Pre-test missile launch briefing session on an Ohio class SSBN.
---
These tests have
been going on for decades, and the plan is to keep this missile in service for
more decades. Each missile carries up to 4 thermonuclear warheads ranging from
100 to about 500 kilotons…that’s about 8 to 42 times the size of the nuclear
weapon that destroyed the city of Hiroshima in 1945. And each Ohio [SSBN] submarine
has 24 launch tubes…
Why the launch
took place at night was not stated. It might have been due to atmospheric
conditions above the target zone at Kwajalein Atoll, or some other operational
consideration in the Western Test Range as explained in this video by Northrop Grumman, one of
the companies involved in the business of preparing for nuclear war.

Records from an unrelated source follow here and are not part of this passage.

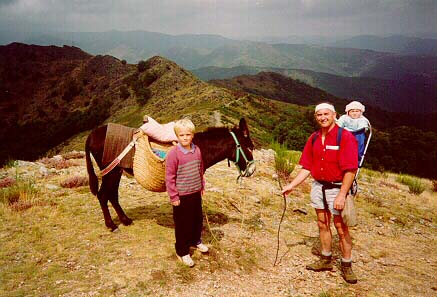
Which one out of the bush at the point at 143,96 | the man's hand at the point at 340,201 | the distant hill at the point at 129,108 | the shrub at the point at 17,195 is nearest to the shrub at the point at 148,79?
the distant hill at the point at 129,108

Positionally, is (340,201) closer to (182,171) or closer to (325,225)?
(325,225)

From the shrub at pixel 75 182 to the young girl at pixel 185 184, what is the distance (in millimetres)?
4274

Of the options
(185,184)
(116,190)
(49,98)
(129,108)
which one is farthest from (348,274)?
(49,98)

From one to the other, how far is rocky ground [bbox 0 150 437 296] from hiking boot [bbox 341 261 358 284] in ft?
0.28

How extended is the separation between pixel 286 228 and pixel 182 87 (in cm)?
6143

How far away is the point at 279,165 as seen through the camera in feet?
30.7

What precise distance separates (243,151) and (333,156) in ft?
5.44

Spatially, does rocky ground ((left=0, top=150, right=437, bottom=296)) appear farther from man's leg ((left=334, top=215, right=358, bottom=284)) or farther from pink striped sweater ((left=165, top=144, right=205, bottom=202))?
pink striped sweater ((left=165, top=144, right=205, bottom=202))

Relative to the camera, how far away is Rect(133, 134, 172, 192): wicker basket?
181 inches

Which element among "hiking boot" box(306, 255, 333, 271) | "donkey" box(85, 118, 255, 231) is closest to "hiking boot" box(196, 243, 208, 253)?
"donkey" box(85, 118, 255, 231)

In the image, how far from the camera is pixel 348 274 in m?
4.33

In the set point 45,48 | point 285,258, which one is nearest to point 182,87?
point 285,258

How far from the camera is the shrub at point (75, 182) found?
726 cm

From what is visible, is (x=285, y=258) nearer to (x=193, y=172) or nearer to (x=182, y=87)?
(x=193, y=172)
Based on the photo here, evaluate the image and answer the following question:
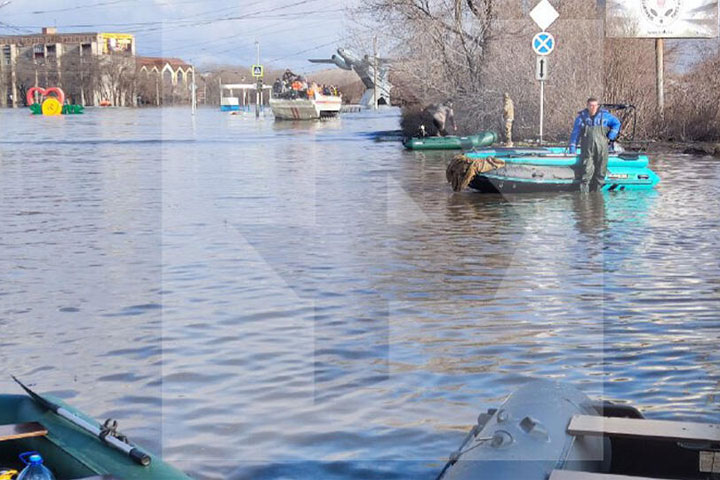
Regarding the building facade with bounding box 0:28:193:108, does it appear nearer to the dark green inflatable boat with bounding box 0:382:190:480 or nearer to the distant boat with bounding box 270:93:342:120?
the distant boat with bounding box 270:93:342:120

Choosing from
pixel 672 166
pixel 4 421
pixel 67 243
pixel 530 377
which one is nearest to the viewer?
pixel 4 421

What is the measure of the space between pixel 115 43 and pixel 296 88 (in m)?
110

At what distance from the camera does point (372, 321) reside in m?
9.87

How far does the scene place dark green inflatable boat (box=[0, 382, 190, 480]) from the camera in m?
4.35

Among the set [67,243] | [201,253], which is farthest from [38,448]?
[67,243]

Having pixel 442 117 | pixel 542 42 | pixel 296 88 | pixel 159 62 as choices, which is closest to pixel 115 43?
pixel 159 62

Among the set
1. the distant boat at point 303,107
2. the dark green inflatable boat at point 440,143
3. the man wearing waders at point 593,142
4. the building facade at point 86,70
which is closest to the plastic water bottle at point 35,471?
the man wearing waders at point 593,142

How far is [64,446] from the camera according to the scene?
4.69 meters

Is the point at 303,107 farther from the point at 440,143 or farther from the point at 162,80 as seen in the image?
the point at 162,80

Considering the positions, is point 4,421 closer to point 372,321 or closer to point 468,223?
point 372,321

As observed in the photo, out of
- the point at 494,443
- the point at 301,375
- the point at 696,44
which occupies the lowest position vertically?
the point at 301,375

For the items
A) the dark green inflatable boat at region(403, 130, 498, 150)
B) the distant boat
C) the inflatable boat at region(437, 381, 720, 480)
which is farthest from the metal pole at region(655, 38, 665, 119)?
the distant boat

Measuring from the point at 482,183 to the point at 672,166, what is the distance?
861 centimetres

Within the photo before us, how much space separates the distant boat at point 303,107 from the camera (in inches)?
3027
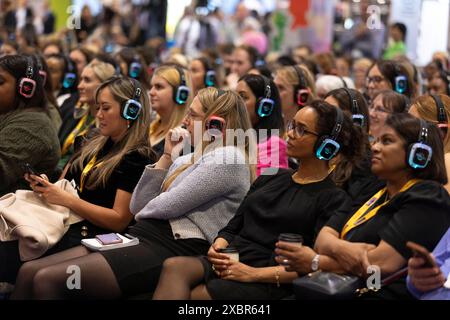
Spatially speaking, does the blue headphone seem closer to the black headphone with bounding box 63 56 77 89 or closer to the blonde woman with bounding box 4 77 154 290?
the blonde woman with bounding box 4 77 154 290

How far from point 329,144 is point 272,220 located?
0.42 metres

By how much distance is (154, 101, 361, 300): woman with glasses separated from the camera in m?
3.24

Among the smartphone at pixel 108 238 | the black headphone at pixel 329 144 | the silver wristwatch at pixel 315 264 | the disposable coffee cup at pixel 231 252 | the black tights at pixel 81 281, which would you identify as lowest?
the black tights at pixel 81 281

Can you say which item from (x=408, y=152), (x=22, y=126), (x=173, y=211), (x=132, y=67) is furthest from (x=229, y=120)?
(x=132, y=67)

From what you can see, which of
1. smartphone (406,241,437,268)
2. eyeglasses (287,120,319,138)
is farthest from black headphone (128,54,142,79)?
smartphone (406,241,437,268)

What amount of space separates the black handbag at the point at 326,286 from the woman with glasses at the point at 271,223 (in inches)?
12.7

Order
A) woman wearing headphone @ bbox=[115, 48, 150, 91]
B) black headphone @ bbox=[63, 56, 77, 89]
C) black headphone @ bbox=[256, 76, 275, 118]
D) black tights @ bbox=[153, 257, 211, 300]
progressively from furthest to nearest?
woman wearing headphone @ bbox=[115, 48, 150, 91] < black headphone @ bbox=[63, 56, 77, 89] < black headphone @ bbox=[256, 76, 275, 118] < black tights @ bbox=[153, 257, 211, 300]

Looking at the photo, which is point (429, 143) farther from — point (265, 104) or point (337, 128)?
point (265, 104)

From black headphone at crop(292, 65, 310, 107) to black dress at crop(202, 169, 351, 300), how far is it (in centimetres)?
187

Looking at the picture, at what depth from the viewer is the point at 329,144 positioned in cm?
336

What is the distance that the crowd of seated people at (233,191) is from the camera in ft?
9.81

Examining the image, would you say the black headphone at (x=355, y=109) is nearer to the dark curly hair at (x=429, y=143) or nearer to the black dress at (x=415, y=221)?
the dark curly hair at (x=429, y=143)

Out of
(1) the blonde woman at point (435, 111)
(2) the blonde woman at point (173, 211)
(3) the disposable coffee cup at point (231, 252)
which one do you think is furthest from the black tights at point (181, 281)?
(1) the blonde woman at point (435, 111)
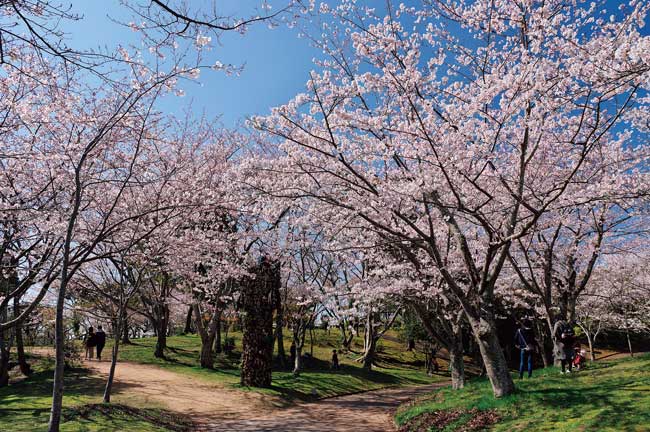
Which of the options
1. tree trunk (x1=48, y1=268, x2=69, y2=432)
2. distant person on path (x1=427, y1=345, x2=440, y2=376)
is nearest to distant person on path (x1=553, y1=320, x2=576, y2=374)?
tree trunk (x1=48, y1=268, x2=69, y2=432)

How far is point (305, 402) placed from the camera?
616 inches

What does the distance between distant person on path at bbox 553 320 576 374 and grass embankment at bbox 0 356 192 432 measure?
419 inches

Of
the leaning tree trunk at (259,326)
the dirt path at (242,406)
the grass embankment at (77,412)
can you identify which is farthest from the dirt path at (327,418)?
the leaning tree trunk at (259,326)

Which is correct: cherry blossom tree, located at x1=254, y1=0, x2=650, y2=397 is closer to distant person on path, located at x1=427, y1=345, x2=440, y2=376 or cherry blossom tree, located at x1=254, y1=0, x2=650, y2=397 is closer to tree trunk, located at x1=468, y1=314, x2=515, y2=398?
tree trunk, located at x1=468, y1=314, x2=515, y2=398

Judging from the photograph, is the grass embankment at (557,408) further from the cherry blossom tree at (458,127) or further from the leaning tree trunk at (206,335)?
the leaning tree trunk at (206,335)

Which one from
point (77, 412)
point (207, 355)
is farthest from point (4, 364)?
point (207, 355)

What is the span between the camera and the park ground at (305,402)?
7773mm

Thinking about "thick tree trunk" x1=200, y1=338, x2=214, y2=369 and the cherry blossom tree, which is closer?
the cherry blossom tree

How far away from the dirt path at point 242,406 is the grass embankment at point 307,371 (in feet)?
3.58

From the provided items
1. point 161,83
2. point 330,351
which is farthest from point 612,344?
point 161,83

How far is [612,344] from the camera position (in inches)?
1582

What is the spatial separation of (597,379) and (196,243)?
1085cm

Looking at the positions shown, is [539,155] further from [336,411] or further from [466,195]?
[336,411]

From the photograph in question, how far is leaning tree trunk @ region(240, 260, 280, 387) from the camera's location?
651 inches
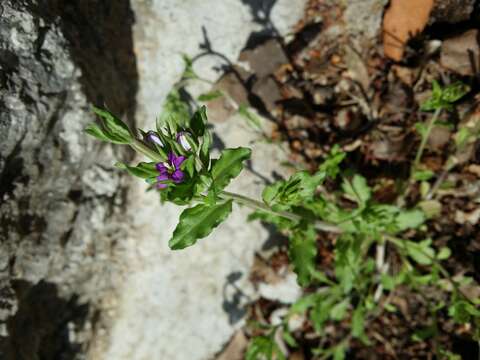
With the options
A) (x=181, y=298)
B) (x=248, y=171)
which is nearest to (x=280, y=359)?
(x=181, y=298)

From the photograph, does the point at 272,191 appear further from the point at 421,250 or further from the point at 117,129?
the point at 421,250

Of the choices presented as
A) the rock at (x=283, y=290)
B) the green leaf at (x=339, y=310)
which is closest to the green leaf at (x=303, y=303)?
the green leaf at (x=339, y=310)

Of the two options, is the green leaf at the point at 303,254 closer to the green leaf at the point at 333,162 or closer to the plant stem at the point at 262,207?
the plant stem at the point at 262,207

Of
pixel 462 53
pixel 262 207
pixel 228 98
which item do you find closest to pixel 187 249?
pixel 228 98

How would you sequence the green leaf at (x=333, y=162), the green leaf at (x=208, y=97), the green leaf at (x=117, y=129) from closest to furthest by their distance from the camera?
1. the green leaf at (x=117, y=129)
2. the green leaf at (x=333, y=162)
3. the green leaf at (x=208, y=97)

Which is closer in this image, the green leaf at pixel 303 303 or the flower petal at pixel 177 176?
the flower petal at pixel 177 176

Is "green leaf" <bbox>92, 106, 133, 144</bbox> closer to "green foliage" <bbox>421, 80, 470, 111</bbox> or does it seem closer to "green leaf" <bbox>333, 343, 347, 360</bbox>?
"green foliage" <bbox>421, 80, 470, 111</bbox>
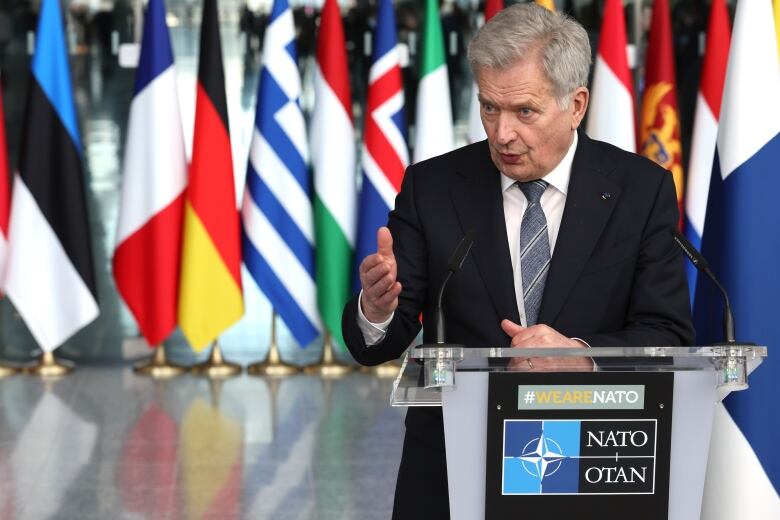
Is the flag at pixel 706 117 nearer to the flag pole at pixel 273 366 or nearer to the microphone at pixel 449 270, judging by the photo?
the flag pole at pixel 273 366

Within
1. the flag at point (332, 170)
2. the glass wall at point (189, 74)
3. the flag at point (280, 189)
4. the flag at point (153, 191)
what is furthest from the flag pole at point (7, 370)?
the flag at point (332, 170)

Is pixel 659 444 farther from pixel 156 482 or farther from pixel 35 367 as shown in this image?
pixel 35 367

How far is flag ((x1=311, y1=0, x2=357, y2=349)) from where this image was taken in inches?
283

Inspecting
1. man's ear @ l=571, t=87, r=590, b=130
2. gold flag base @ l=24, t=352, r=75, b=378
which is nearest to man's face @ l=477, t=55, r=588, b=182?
man's ear @ l=571, t=87, r=590, b=130

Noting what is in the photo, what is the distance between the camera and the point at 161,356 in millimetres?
7484

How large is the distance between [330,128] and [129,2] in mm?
1735

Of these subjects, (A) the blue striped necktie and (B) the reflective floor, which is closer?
(A) the blue striped necktie

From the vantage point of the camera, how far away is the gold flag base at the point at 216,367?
741 cm

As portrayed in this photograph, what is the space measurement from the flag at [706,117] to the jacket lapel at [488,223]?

Approximate path of test missiles from Southern California Range Complex to Kwajalein Atoll target area (close to or at red star)
---
...If social media
is any indication, it appears that many Americans will see the start of a nuclear
war announced by missile liftoff as the invasion of aliens. Many others
apparently will welcome the resulting apocalypse as the start of the long-overdue end-times from
the Book of Revelations.
…They will also
see a lot of incoming re-entry vehicles and it will look very different to the
eerily beautiful missile plume at night.
Marshall
Islanders have been looking at this end of Gravity’s Rainbow for
decades, watching multiple re-entry vehicles flash
out of the sky to smash into the instrumented atoll on their
former home at Kwajalein—except if this were nuclear war, they would also see
gigantic nuclear explosions in the millisecond before they were blinded and
then vaporized, pulverized, incinerated, and irradiated.
…Not to be
outdone, on November 15, the Russians night-fired two Bulava missiles
from the Borey class submarine Vladimir Monomakh from near
Kola, hitting the Kura test range on the Kamchatka Peninsula in the Far East.
…These days,
social media may be the first warning that the Americans, Russians, Chinese, or
North Koreans receive of missile lift-off heading in their direction. In 2013,
the United States postponed a Minuteman missile test due to concern that North
Korea might “mis-perceive” such a firing as aimed at them, or sending too
strong a nuclear threat against North Korea that might lead to North Korean
response.
Thus, how
instantaneous social media reports of submarine, bomber, missile, and other
indicators of nuclear attack will play into the nuclear command-and-control
systems and decisions of nine nuclear-armed states is a good
question—especially as these contagious reports may give false positives, false
negatives, or simply miss the action altogether."